● **Problem statement**
With the images removed, transcribe the listing that follows exactly.

● **Dataset records**
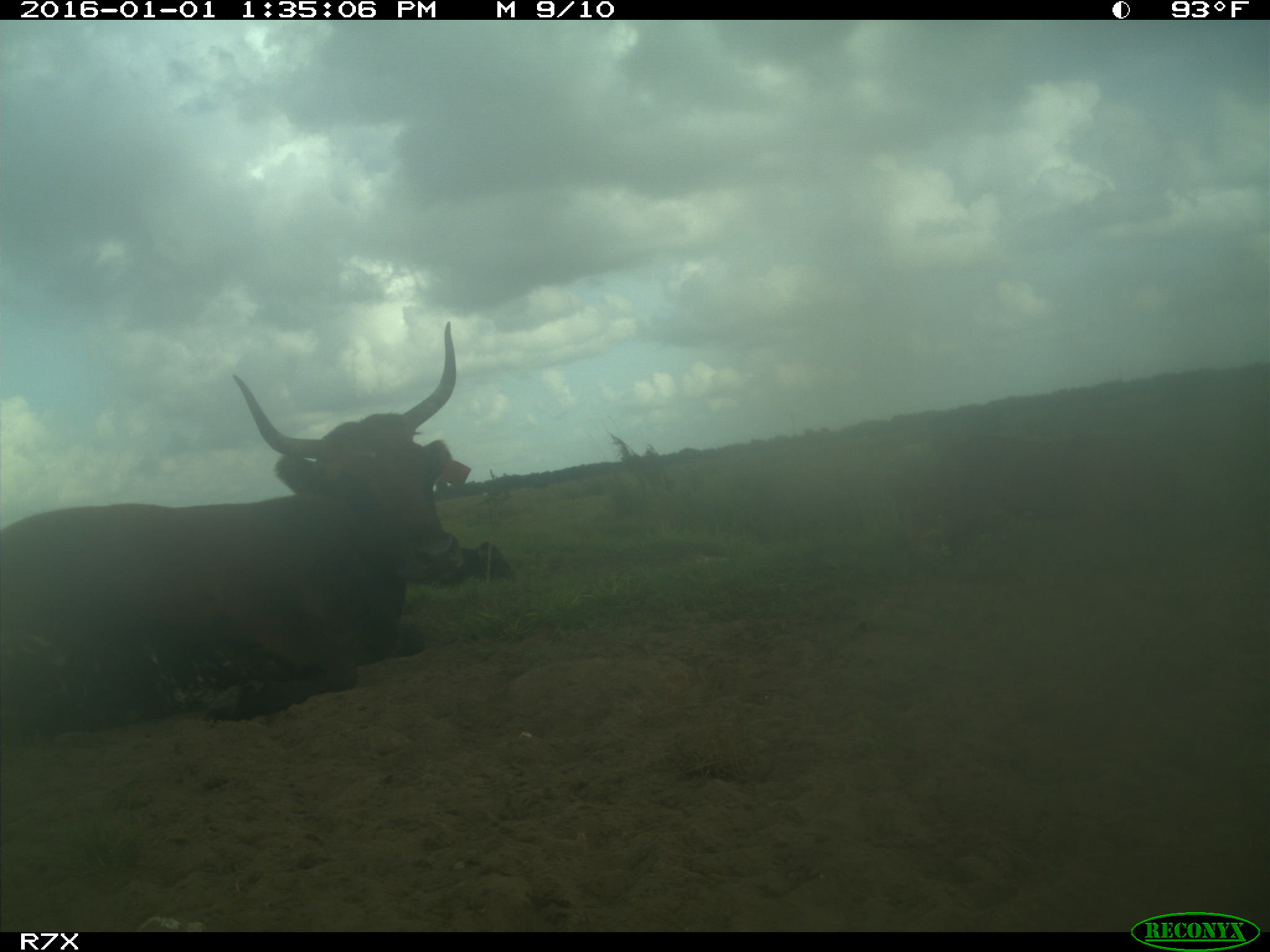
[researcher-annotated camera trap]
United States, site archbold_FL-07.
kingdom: Animalia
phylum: Chordata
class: Mammalia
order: Artiodactyla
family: Bovidae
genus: Bos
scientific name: Bos taurus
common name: domestic cow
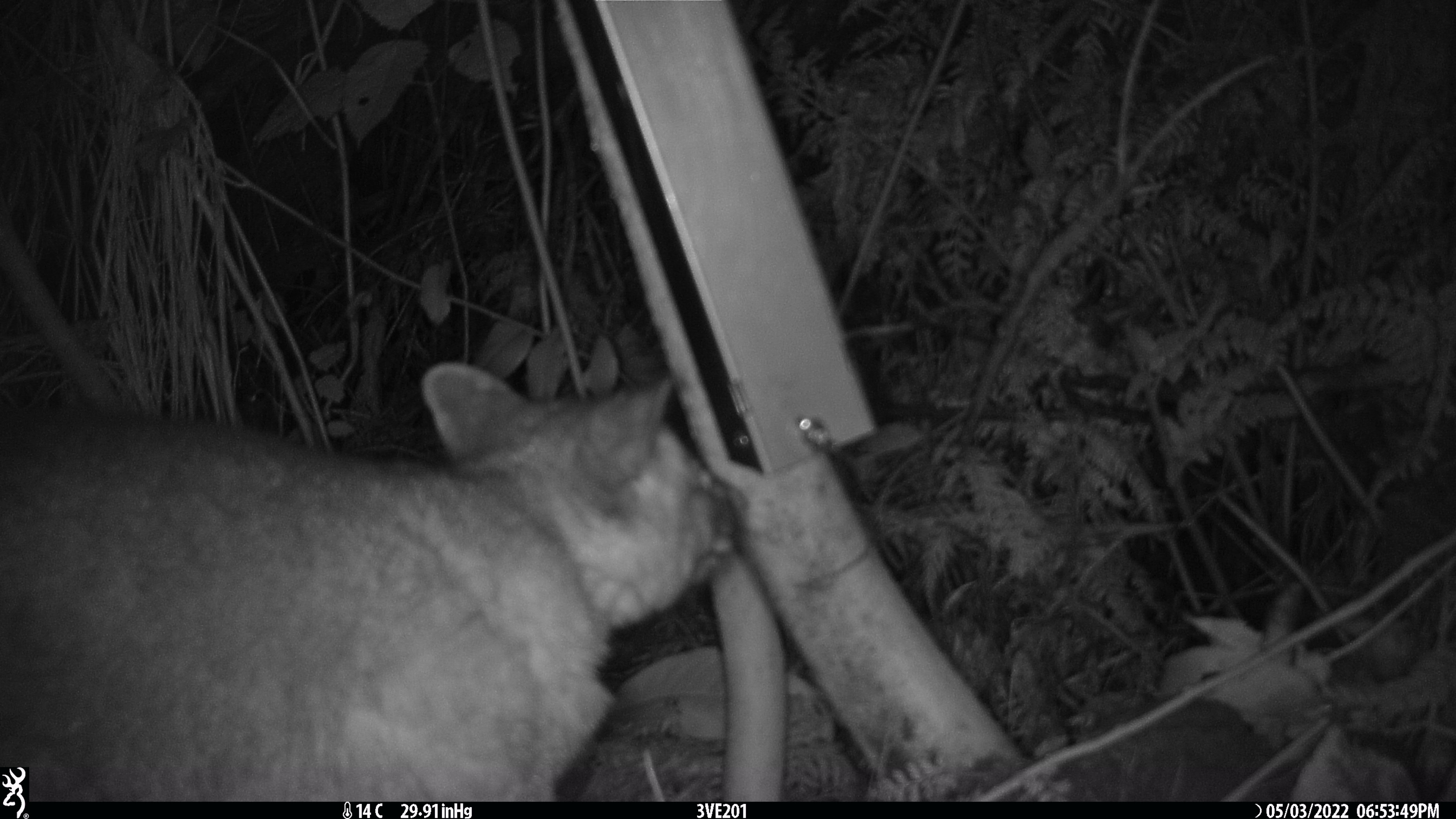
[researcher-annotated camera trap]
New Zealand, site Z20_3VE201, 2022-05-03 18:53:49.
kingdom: Animalia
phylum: Chordata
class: Mammalia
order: Diprotodontia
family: Phalangeridae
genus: Trichosurus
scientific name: Trichosurus vulpecula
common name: common brushtail possum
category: possum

● **The answer**
[researcher-annotated camera trap]
United States, site archbold_FL-07.
kingdom: Animalia
phylum: Chordata
class: Mammalia
order: Artiodactyla
family: Bovidae
genus: Bos
scientific name: Bos taurus
common name: domestic cow
[researcher-annotated camera trap]
New Zealand, site Z20_3VE201, 2022-05-03 18:53:49.
kingdom: Animalia
phylum: Chordata
class: Mammalia
order: Diprotodontia
family: Phalangeridae
genus: Trichosurus
scientific name: Trichosurus vulpecula
common name: common brushtail possum
category: possum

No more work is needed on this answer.